▶ [Tasks to carry out]
A) Rewrite the stretch from "Recommended Posts" through "shot tonight :)" in the thread about GCC for the TI, putting "OR operations" in place of "OR ops".
B) In the thread about GCC for the TI, which two GCC patch versions did PeteE compare the generated code from?

▶ [Passage]
Jump to content
IGNORED

GCC for the TI


insomnia

Recommended Posts

13 hours ago, khanivore said:

(I'm also not sure why it feels it has to upgrade 8-bit values to 16-bit values when doing binary AND.  It doesn't do that for OR ops)

Well, it has to if it's ANDing with an INT, which was my case ;)

 

Will give this a shot tonight :)

Link to comment
Share on other sites

Finished my testing, I have nothing new to report. Everything seemed to work and I've pushed updates to all my repos (nothing to worry about unless you pulled down the versions over the last couple days with R15 as the stack pointer).

 

My new libti99all still has trouble in 64 column mode, but I'm pretty confused by that since it's the same printf code running on every mode. But, it only happens on the new compiler, on the new libti99, and only in 64 column mode. I'll eventually figure it out but with nothing to give you right now let's assume it's my bug - SDCC also chokes on it for some different reason.

 

I can't test Super Space Acer as the code currently doesn't link (for a known fault that's all mine), but I'll be working on that over the next little bit.

 

So for now, good work and thank you! 

 

  • Like 4
Link to comment
Share on other sites

On 12/19/2023 at 8:42 PM, Tursi said:

My new libti99all still has trouble in 64 column mode, but I'm pretty confused by that since it's the same printf code running on every mode. But, it only happens on the new compiler, on the new libti99, and only in 64 column mode. I'll eventually figure it out but with nothing to give you right now let's assume it's my bug

vdpchar64() has cached last_offset in a local static, but you've not cached buf[4] in a local static.

  • Like 2
Link to comment
Share on other sites

17 hours ago, PeteE said:

Regarding the size of the generated code, here are some instruction comparisons I made from my C program compiled with GCC patch 1.19 (on the left) versus 1.27 (on the right.)

 

image.png.2885c566aadf3cf6f9d0d23fef5aaa13.png

image.png.be3269f6a252941b19ebc19f5aa62a14.png

image.png.3fe2601b6f06bc28d5c3f91a853d5c33.png

image.png.4c457875314af119970ee21339f02f41.png

image.png.ec374f7e0cf89bac0882bd447569faca.png

 

Thanks @PeteE, I am looking into those.  The first two are easy fixes.   ANDI+CI is definitely less efficient than LI/SETO+CB in compqi.

▶ [Excerpts of spatial question data]
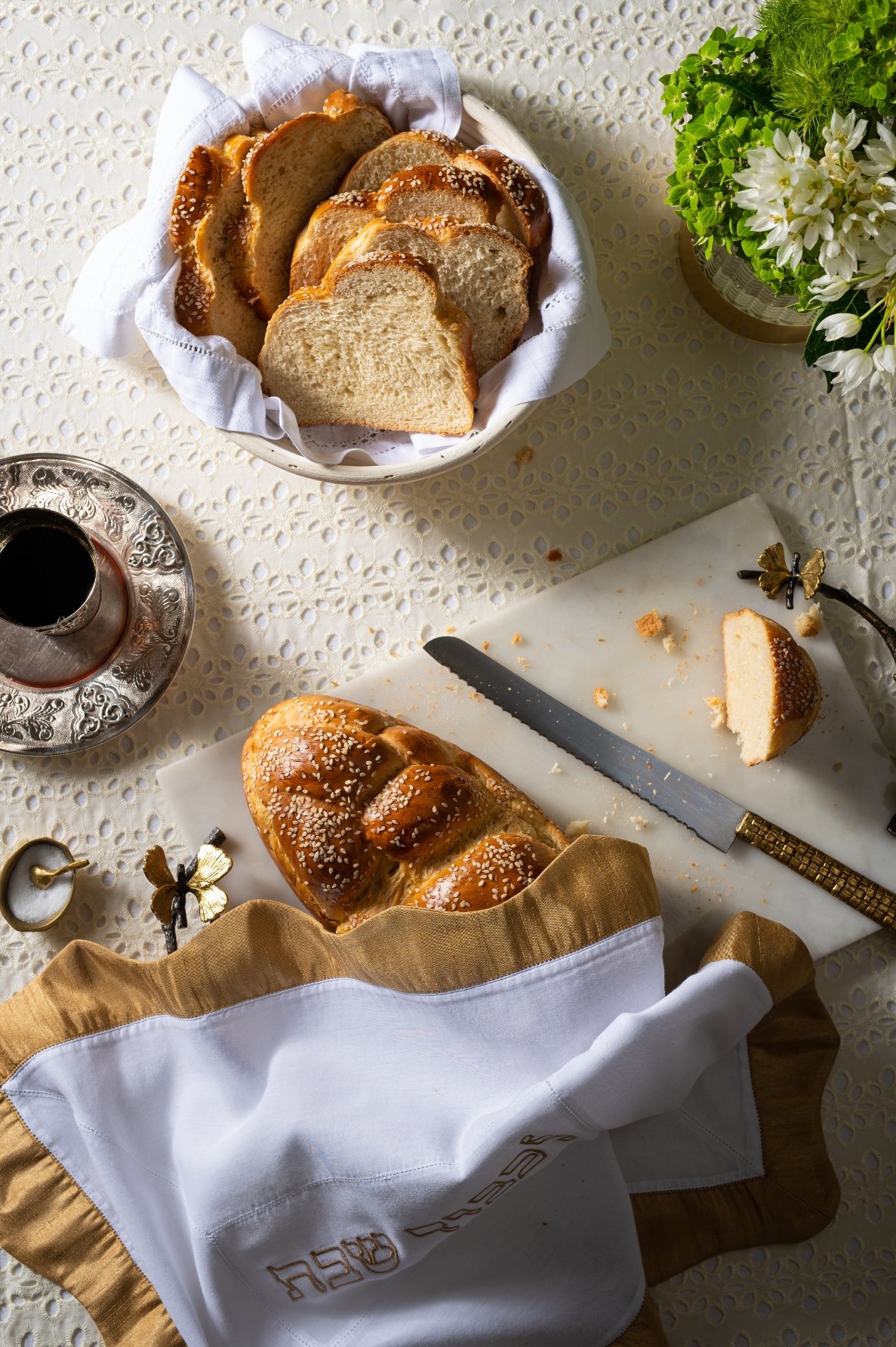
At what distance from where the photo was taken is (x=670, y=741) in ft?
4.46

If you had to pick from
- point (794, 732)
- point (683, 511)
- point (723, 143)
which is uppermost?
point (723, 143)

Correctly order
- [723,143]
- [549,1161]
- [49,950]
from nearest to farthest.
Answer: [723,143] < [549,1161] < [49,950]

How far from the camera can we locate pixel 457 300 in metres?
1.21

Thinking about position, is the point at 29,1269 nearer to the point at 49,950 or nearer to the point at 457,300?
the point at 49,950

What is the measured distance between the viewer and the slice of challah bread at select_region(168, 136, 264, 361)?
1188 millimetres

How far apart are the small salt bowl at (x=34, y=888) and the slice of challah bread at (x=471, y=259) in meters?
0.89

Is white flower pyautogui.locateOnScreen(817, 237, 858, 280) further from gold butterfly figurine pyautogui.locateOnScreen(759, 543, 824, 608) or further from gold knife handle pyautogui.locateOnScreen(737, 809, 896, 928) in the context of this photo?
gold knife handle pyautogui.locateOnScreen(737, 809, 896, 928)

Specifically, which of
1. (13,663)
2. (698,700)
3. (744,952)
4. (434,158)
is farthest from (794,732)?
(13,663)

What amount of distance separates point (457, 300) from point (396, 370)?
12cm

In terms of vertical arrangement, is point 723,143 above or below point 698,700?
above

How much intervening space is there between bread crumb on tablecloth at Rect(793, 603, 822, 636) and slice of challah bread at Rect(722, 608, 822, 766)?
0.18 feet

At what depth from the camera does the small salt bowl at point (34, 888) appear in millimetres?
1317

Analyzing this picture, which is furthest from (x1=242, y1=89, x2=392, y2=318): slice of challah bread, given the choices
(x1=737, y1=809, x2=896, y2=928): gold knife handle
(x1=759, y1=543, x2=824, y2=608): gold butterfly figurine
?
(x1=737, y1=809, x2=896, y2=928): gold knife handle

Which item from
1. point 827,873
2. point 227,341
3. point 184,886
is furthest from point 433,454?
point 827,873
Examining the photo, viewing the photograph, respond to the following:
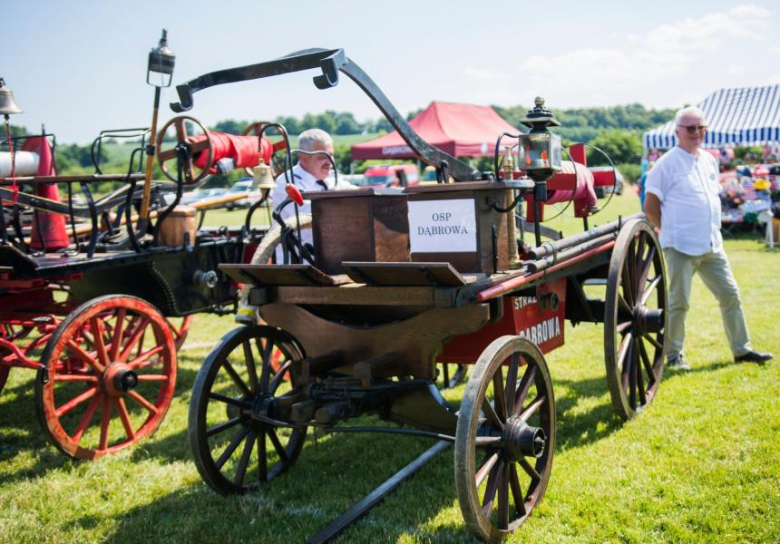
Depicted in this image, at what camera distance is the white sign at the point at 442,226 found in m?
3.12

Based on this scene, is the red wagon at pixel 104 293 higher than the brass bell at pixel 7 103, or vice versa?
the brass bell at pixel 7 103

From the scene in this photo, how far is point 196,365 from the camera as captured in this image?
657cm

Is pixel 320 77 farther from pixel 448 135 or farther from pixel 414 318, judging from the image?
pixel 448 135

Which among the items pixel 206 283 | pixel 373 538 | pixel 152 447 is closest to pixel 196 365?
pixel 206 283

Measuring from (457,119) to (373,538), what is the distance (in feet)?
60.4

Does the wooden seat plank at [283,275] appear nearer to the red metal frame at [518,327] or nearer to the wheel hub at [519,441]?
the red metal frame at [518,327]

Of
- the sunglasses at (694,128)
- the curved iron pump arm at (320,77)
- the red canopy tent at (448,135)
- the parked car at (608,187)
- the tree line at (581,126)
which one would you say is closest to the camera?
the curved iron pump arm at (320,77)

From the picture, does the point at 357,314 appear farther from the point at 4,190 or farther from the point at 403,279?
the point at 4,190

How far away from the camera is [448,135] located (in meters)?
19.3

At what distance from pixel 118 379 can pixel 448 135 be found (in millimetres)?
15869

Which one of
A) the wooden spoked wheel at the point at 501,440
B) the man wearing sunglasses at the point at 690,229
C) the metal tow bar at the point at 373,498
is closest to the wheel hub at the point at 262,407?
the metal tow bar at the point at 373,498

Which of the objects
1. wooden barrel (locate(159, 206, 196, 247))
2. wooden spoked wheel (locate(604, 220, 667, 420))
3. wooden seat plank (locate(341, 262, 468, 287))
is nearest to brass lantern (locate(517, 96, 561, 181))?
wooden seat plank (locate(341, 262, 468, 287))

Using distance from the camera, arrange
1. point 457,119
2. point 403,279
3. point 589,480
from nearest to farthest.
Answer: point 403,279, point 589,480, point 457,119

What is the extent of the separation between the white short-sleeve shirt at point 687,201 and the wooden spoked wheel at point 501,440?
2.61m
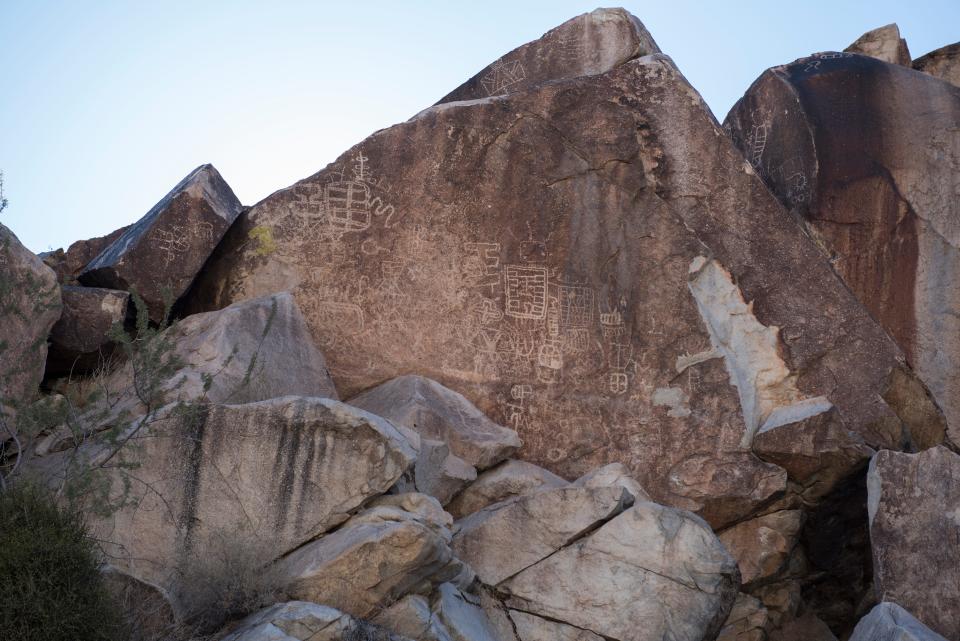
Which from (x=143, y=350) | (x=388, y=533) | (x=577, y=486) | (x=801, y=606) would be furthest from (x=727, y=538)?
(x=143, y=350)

▶ [Solution list]
A)
Recommended Posts

13 hours ago, khanivore said:

(I'm also not sure why it feels it has to upgrade 8-bit values to 16-bit values when doing binary AND.  It doesn't do that for OR operations)

Well, it has to if it's ANDing with an INT, which was my case ;)

 

Will give this a shot tonight :)

B) GCC patch 1.19 and patch 1.27.